How can I check my AI visibility myself this weekend?
You do not need special tools to get a first read on where you stand. Open ChatGPT and ask the questions your ideal customers would ask. Not your business name, not your brand, the actual problem you solve. For example:
"Who are the best accountants for small businesses in Brisbane?"
"Who specialises in website design for trade businesses in Melbourne?"
"What are the top bookkeeping firms for construction companies?"
"Who should I speak to for digital marketing help for a manufacturing business?"
Run ten or twenty variations and write down what appears. Do competitors show up? Do directories show up? Does your business appear at all? Then ask the AI to describe your business based on your website. Does it describe you the way you would want to be known?
That is often where the real insight starts.
What to do next
The weekend self-test will tell you whether there is a problem. It usually will not tell you why. That is the catch. Most owners can see the symptom, that they are not being recommended, but not the cause, which could be positioning, authority, local signals, content gaps, technical issues, or a combination of all of them.
That is what an AI Visibility Audit is for. It does not just check whether your business appears in ChatGPT. It analyses why, and identifies the gap between how you think your business is positioned and how AI, search engines and customers actually understand it. In most cases the answer is not "you need more SEO". It is something simpler and more valuable: a clear picture of what to fix first.
Because AI visibility is not really about AI. It is about discoverability. The same things that make a business easy for ChatGPT to recommend make it easy for a customer to choose. The real question worth answering is "is my business easy to understand, trust and recommend?"
FAQ
How do I get my small business recommended by ChatGPT?
Make your expertise obvious. AI recommends businesses it can clearly categorise and trust, so the work is defining exactly what you do, who you do it for, and proving it with case studies, reviews and consistent information across the web. Clear positioning comes first, technical fixes like schema only help once that is in place.
Is getting found in ChatGPT an SEO problem or a positioning problem?
Usually a positioning problem. If your website describes you in broad, generic terms, no amount of SEO or schema will make AI confidently recommend you. AI has to infer what you do from the evidence available, so the businesses that win are the ones that have made their niche, audience and outcomes unmistakable.

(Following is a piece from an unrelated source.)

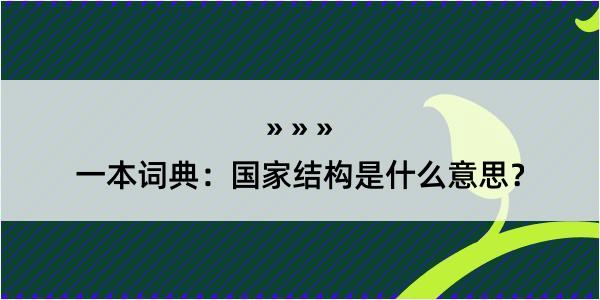 » » »

一本词典：国家结构是什么意思？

Do I need schema markup to show up in AI search?
Schema helps, but it is not where most businesses should start. If an AI cannot already work out what you specialise in and who you serve, schema will not fix that. Sort out clear positioning and proof first, then technical foundations like schema and Google Business Profile become genuinely useful.
Should I publish pricing on my website for AI search?
You do not need a full price list, but giving no pricing guidance at all leaves you absent when AI users ask things like "who offers website design under $5,000". Even indicative ranges help both customers and AI understand where you sit in the market.
Can I check whether AI recommends my business myself?
Yes. Open ChatGPT and ask the questions your ideal customers would ask, based on the problem you solve rather than your brand name. Run ten to twenty variations and note whether you, your competitors, or directories appear. Then ask the AI to describe your business from your website and see if it matches how you want to be known.